Richard Ovenden: Bedrohte Bücher

Richard Ovenden hat nicht nur einen Lehrstuhl am Balliol College inne, sondern auch den Posten des Bodley’s Librarian, des Leiters der Bodleian Library, einer der berühmtesten Forschungsbibliotheken sämtlicher Hemisphären. Wenn er im vorliegenden Buch also über Bedrohte Bücher spricht, so tut dies jemand, der die Materie kennt – nicht nur in der Theorie, sondern auch in der Praxis. Bedrohte Bücher, der Untertitel Eine Geschichte der Zerstörung und Bewahrung des Wissens verrät es, ist eine kleine geschichtliche Abhandlung über Bibliotheken und Archive (Ovenden unterscheidet hier nicht immer strikt und spricht von Bibliothek auch dann, wenn er ein Archiv meint – allerdings dienen viele solche Institutionen auch tatsächlich in einer Doppelfunktion). Deren Entstehung, deren Unterhalt – und vor allem: deren Zerstörung.

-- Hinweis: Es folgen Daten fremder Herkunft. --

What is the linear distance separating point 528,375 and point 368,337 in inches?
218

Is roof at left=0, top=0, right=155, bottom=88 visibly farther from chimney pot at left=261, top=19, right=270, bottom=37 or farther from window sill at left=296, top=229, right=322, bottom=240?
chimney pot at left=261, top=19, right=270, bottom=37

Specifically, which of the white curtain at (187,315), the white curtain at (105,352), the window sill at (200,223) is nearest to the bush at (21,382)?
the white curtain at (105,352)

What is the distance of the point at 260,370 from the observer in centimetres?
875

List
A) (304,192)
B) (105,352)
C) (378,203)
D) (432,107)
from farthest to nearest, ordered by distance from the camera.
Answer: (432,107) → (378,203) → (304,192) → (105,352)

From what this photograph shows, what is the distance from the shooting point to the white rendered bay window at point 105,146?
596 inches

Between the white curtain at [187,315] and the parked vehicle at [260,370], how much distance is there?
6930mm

Das fängt schon an mit dem ersten Kapitel, Rissiger Ton unter den Hügeln, in dem Ovenden die Geschichte der Bibliothek von Assurbanipal, einem berühmt-berüchtigten König der Assyrer erzählt. Über 2000 Jahre nach dem Untergang seines Reichs fanden und erforschten englische und französische Archäologen in einem politisch motivierten Wettstreit deren Überreste in ein paar riesigen Erdhügeln in der Nähe dessen, was einmal Nimrud und Ninive gewesen waren. Xenophon, der auf seiner Flucht aus Mesopotamien diese Hügel auch erblickt hatte, kannte deren geschichtlichen Hintergrund bereits nicht mehr, und so war die Überraschung und die Freude der Forscher riesig, als sie dort Abertausende von beschrifteten Tontafeln vorfanden, die sich bei der Entzifferung als eine Art Staats- und Handelsarchiv des assyrischen Reichs entpuppten. Einige waren völlig intakt erhalten, viele aber – offenbar mutwillig und mit Absicht – zerbrochen worden. Offenbar hatten die Feinde, die das assyrische Reich einnahmen, dies getan.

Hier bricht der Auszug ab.